KBRT - Seorang petani asal Desa Surondakan, Trenggalek, Ahmad Anshori (56), berhasil mengubah kebun jeruk miliknya menjadi agrowisata petik buah. Inovasi ini membantunya keluar dari ketergantungan terhadap pemborong dalam memasarkan hasil panen.
Kebun jeruk milik Anshori berada di RT 2 RW 1, Desa Rejowinangun. Di atas lahan seluas sekitar 1 hektare itu, ia menanam lebih dari 500 pohon jeruk sejak tahun 2017. Saat ditemui di lokasi, ia menyampaikan bahwa kini kebunnya sudah memasuki musim panen.
“Wisata petik jeruk mulai saya buka pada musim panen tahun 2021, sedangkan panen sebelumnya saya masih menggunakan sistem borongan dari pedagang besar,” ujar Anshori.

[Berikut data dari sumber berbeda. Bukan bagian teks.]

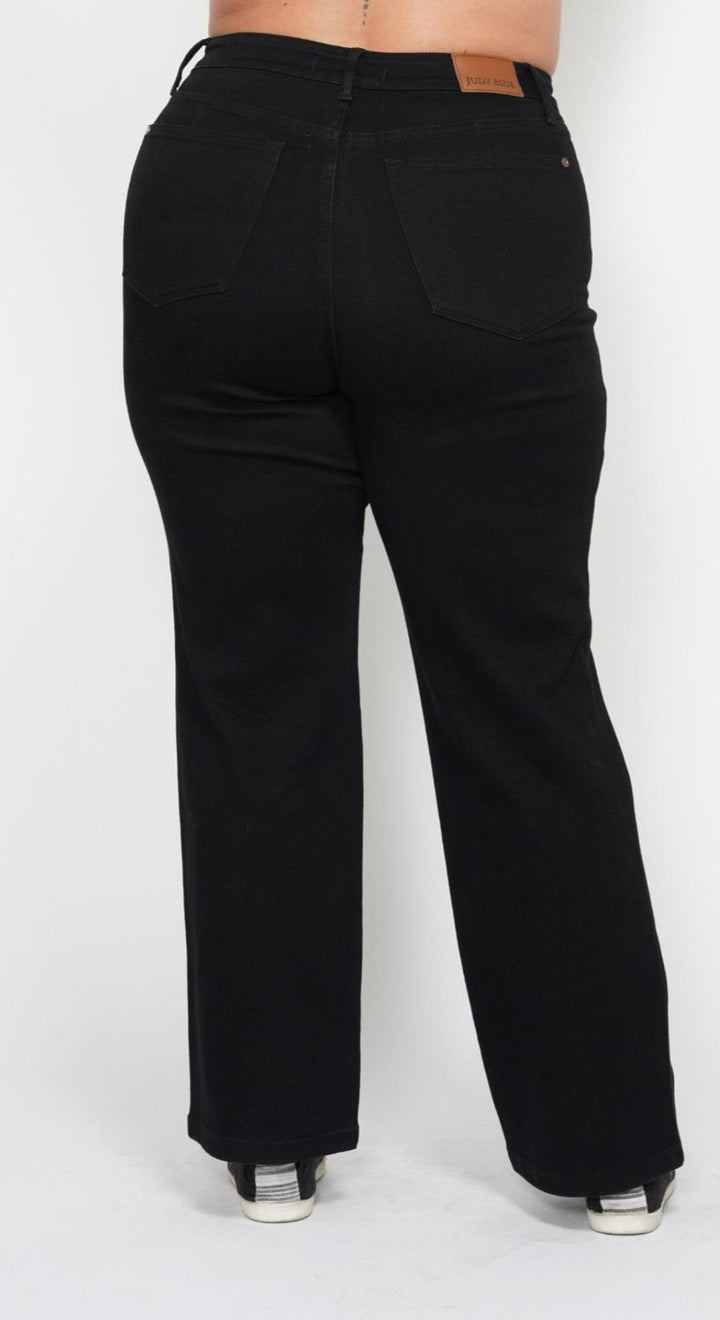 Judy Blue Classy HW Tummy Control Straight, CURVY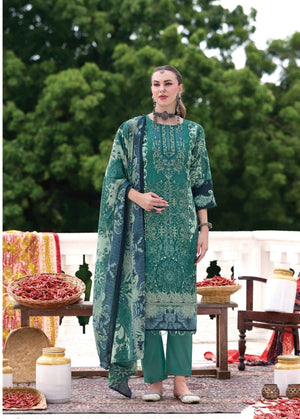 Romani Aarzu Vol-36 Cotton Printed Unstitched Dress Material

Jeruk milik Anshori dapat dipanen sekali dalam setahun. Pada panen pertamanya tahun 2019 hingga 2020, seluruh hasil jeruk ia jual secara borongan kepada pedagang besar. Namun, karena harus menunggu pemborong datang sementara buah sudah matang, ia memilih untuk memasarkan sendiri hasil panennya.

“Awalnya saya pernah belajar budidaya jeruk di Kediri, lalu saat melihat di Trenggalek belum banyak yang buat, akhirnya saya putuskan untuk menanam jeruk,” jelasnya.
Kini, Anshori menjual seluruh hasil panennya langsung dari kebun. Ia melayani pembeli eceran maupun grosir, termasuk para pedagang buah di Trenggalek yang datang langsung ke lokasi.
Harga jeruk yang dipetik langsung oleh pengunjung ia banderol Rp 20.000 per kilogram. Sementara jeruk yang sudah dipetik sebelumnya dijual Rp 17.000 per kilogram. Anshori menyebut perbedaan harga tersebut disebabkan oleh kerugian yang mungkin timbul akibat aktivitas pengunjung di kebun.
“Ya kalau pengunjung petik sendiri itu pertama buah jeruk pasti ada yang telah dicicipi dan ada yang terbuang, kedua tanah kebun yang sering dilewati perlahan akan mengeras dan tidak subur,” tandasnya.